Scheinwerfer an im Steinbruch
26.08.2022 Bezirk Sissach, LäufelfingenBrigitte Keller
«Es wäre lässig, wenn wir hier mal ein Gastspiel machen könnten.» Das hat sich die Truppe rund um Danny Wehrmüller immer mal wieder gewünscht, seit es die Theatergruppe Rattenfänger gibt. Und dies sind beachtliche 33 Jahre. Bisher war es aus ...
Brigitte Keller
«Es wäre lässig, wenn wir hier mal ein Gastspiel machen könnten.» Das hat sich die Truppe rund um Danny Wehrmüller immer mal wieder gewünscht, seit es die Theatergruppe Rattenfänger gibt. Und dies sind beachtliche 33 Jahre. Bisher war es aus verschiedenen Gründen nicht möglich. Beispielsweise weil die Bühnenanlagen viel zu gross waren und eine Verlegung für ein Gastspiel viel zu aufwendig gewesen wäre. Oder die finanziellen Vorgaben hatten nicht gepasst. «Und manchmal ist die Spielort-Verwandtschaft – also die Verbindung von Ort und Stück – so nah, dass es nicht sinnvoll wäre, die Produktion an einen anderen Ort zu verlegen. Es würde etwas fehlen», sagt Regisseur und Produzent Wehrmüller.
Heuer passt alles. Beim Realisieren der Freilichtaufführung «Hauenstein» arbeiteten der Theatermacher aus Muttenz und die Verantwortlichen vom «Silo 12» bekanntermassen eng zusammen. Und so keimte im Frühling die Idee, diese Verbindung und den bestens bekannten Ort beim Steinbruch in Läufelfingen für ein Gastspiel zu nutzen.
Neue Erfahrung gewinnen
Die diesjährige Produktion «Nathan der Weise» benötigt nur wenig an Bühnenequipment. Stattdessen wird im Steinbruch eine Tribüne für die Zuschauer aufgebaut. Das Ensemble hofft auf mindestens 100 Zuschauer. «Alles darüber wäre noch schöner», sagt Wehrmüller. Für das Gastspiel wird mit einem Aufwandposten im Budget gerechnet, doch die Gelegenheit und die damit verbundene Erfahrung wird in jedem Fall als Gewinn betrachtet.

────────────────

**AUFGABEN:**
1. Mit wie vielen Zuschauern rechnet das Ensemble laut dem Artikel über das Gastspiel im Steinbruch mindestens?
2. Welche Gründe nennt der Artikel über das Gastspiel im Steinbruch dafür, dass ein Gastspiel bisher nicht möglich war? Zähle alle auf.
Die Einträge stehen in keinem Zusammenhang mit dem Artikel.

────────────────

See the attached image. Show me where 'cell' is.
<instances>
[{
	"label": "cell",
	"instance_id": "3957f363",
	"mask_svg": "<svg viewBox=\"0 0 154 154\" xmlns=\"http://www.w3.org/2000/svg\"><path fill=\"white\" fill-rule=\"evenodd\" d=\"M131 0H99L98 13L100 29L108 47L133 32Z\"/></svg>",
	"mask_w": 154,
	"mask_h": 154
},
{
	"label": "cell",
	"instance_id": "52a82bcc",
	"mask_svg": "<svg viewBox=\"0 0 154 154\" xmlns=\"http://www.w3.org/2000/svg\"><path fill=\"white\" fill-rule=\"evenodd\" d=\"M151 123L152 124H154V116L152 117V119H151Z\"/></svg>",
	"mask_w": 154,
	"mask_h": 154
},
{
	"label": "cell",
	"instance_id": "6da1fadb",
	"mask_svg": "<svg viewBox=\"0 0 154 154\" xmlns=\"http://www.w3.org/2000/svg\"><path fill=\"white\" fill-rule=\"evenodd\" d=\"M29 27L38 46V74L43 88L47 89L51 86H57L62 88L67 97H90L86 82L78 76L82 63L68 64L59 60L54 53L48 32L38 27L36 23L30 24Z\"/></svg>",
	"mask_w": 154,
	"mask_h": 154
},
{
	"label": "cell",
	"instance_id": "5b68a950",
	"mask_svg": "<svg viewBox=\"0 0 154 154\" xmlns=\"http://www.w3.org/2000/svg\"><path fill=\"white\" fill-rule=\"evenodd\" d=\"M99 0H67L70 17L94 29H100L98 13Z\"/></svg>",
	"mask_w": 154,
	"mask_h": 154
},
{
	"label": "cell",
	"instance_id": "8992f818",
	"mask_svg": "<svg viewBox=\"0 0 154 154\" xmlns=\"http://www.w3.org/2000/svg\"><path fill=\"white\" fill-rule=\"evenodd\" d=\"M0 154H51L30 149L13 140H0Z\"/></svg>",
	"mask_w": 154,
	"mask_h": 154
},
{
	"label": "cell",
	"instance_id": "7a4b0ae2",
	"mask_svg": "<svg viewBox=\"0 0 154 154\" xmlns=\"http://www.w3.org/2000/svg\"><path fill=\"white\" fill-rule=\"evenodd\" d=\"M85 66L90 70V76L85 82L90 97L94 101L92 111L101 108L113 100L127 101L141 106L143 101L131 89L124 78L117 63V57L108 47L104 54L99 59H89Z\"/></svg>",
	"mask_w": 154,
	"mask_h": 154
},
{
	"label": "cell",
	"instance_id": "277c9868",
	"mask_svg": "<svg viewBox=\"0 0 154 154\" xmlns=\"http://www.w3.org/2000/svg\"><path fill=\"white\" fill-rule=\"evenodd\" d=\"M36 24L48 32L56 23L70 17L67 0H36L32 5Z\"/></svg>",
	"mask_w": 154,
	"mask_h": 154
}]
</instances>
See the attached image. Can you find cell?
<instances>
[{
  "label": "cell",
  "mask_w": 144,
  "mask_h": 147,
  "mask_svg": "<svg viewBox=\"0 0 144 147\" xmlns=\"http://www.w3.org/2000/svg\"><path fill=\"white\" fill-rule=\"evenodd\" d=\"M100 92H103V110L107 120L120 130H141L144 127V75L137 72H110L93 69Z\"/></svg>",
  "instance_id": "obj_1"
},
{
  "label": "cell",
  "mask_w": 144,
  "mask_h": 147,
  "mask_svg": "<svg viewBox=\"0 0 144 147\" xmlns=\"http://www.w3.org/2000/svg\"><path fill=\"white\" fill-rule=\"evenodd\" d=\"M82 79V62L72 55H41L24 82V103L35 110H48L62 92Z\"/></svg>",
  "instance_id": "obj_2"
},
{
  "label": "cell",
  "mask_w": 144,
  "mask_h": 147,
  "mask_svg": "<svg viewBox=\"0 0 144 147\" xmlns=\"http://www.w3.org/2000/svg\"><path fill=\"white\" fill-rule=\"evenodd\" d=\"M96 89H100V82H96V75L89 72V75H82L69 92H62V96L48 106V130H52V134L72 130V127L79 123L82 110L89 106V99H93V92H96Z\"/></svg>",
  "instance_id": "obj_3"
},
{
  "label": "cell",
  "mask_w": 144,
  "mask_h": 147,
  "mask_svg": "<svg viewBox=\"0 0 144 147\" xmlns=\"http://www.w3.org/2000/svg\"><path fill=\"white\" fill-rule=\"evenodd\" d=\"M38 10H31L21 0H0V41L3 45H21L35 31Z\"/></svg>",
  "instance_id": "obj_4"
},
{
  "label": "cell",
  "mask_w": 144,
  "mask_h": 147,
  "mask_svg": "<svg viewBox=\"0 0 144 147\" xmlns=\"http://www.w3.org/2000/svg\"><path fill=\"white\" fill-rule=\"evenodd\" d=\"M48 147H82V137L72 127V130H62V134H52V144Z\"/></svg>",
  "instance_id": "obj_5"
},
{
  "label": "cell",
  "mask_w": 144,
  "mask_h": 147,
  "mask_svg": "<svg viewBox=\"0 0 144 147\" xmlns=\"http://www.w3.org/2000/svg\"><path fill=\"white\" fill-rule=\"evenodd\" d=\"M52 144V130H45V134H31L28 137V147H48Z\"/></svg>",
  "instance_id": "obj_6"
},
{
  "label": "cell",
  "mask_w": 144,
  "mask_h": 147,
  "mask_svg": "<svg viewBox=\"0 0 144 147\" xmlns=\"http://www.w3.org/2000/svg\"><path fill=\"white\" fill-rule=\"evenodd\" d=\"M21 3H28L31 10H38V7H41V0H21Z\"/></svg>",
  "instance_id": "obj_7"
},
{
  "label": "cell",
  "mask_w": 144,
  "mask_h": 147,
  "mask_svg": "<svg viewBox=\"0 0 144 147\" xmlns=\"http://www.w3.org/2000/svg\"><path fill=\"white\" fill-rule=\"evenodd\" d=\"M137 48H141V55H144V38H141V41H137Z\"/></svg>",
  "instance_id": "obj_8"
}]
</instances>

────────────────

**LÖSUNGEN:**
1. Mit mindestens 100 Zuschauern.

2.
- Die Bühnenanlagen waren viel zu groß, und eine Verlegung für ein Gastspiel wäre viel zu aufwendig gewesen.
- Die finanziellen Vorgaben passten nicht.
- Manchmal war die Verbindung von Ort und Stück so eng, dass es nicht sinnvoll gewesen wäre, die Produktion an einen anderen Ort zu verlegen.